Remember in the MSE stage, the centroid assignments for 2 consecutive coordinates are bit-packed into a single number. So for a 4-bit representation, there are 16 centroids per coordinate. Hence there are 16x16=256 possible pairs of centroid assignments. We can pre-calculate the product of the query embedding and the centroid value (not assignment) at each coordinate into a lookup table with 256 entries. We only need to do this once for each query across all document comparisons.
In this way, when we sum up the products of the query embedding and centroid value at each coordinate, we actually get the cosine similarity of the quantised document embedding with the query for the MSE stage.
Rotate the query using the QJL seed to calculate the QJL adjustment.
Using definition 1 in the paper, we then rotate the query, again with FWHT, using the QJL random seed. The dot product of the rotated query vector and the QJL bits (unpacked of course) are then multiplied by the residual norm (calculated in QJL stage) and a scaling factor (see here).
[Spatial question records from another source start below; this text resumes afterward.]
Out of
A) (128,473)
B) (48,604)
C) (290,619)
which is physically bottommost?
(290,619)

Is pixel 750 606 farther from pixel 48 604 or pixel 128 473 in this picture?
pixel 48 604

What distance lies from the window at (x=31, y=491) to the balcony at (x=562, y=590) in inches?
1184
Sum both values to get the final similarity score of the query to the documents.
The highest score is the document that is most relevant to the query. See here.
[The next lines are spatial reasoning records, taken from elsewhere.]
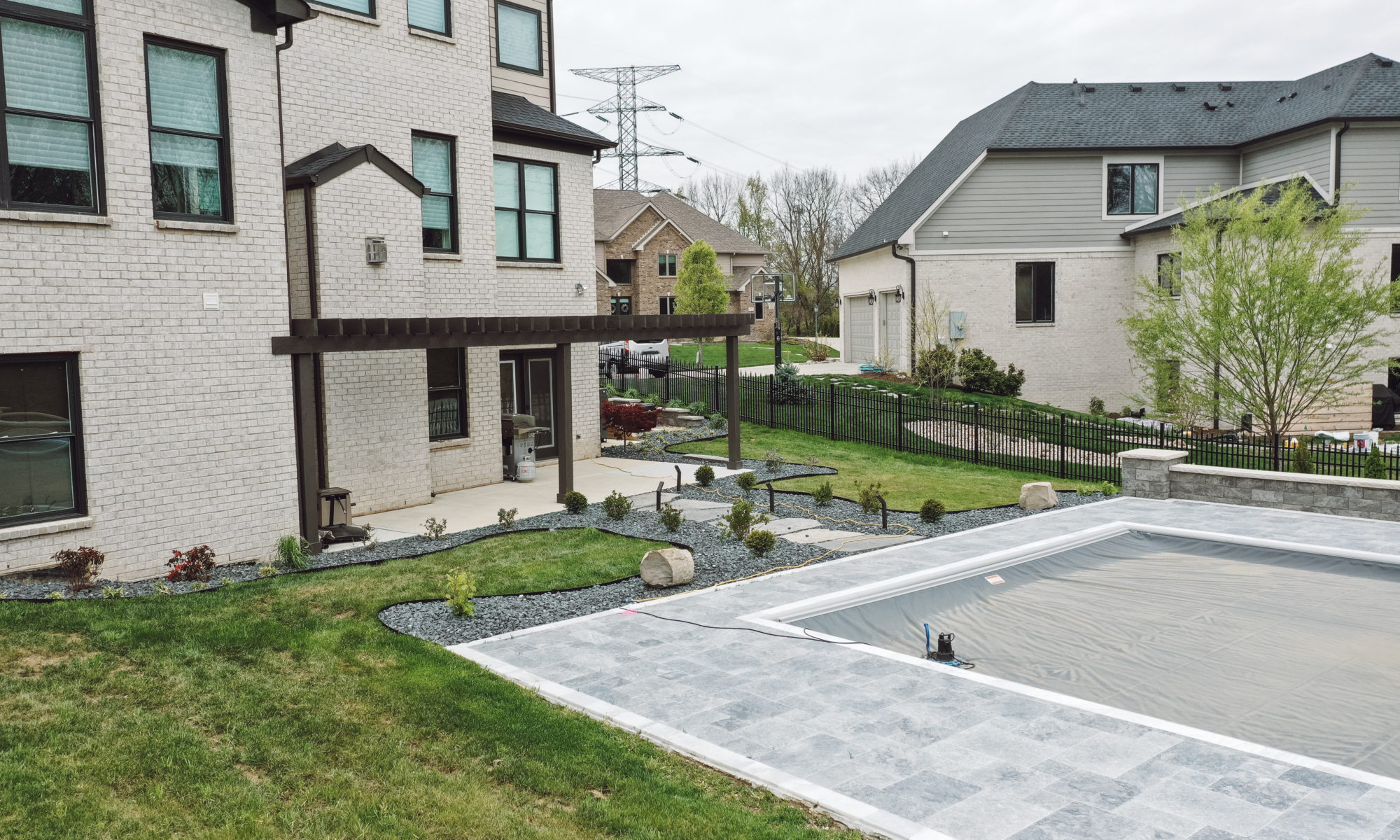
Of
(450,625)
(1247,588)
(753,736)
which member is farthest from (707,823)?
(1247,588)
And there you have it! A ranked selection of documents corresponding to a user query!
Final thoughts
First and foremost, it was really enjoyable to be writing code by hand and to feel that you own the codebase again. The only thing I vibe coded was the one-page demo UI. (I mean, if you’re not going to use AI to write throwaway demos then what are you going to use it for? Right?)
Secondly, TurboQuant represents a way to think about embeddings that I, personally, haven’t thought of before. The use of rotation to transform the space into a stable one that then has the effect of providing a lot of information up front (think about the lookup table step) that allows for efficient processing. This makes me think that there might be something there that allows for inter-model communication via neuralese language.
Third, the use a random rotation matrix (or of FWHT and the need for a stable seed) presents a way of preserving privacy in the sense that if the other party does not know what is the rotation matrix that should be used to decode the message, it will map the input embeddings to a different space which will result in gibberish outputs (I think).
Fourth, less of a thought and more of an admission of a cop-out. The paper uses the number of bits to mean both the MSE and QJL bits. In other words, the representation seen in this blog corresponds to a 5-bit TurboQuant according to the paper’s notation. This is something to note. I did this because if I had taken the paper’s notation, a 4 bit representation will end up with a 3-bit MSE representation and made the bit packing/unpacking together with the QJL bit excessively complicated for the purpose of this exercise. So what I did was I did the MSE stage in 4 bits and just store the QJL parts additionally.
Lastly, as mentioned at the beginning, the implementation is highly unoptimised and is more suited for instruction than production. Searching 3 million docs in 1.5s is not fast by today’s standards. I had used Polars data frames as my “database”. A dedicated vector database would probably be faster (although at the time of writing I don’t think any of them implemented the TurboQuant search algorithm. I could be wrong). The paper itself also mentioned that the use of implementations such as the AVX2 In-register Lookup Tables will dramatically improve performance.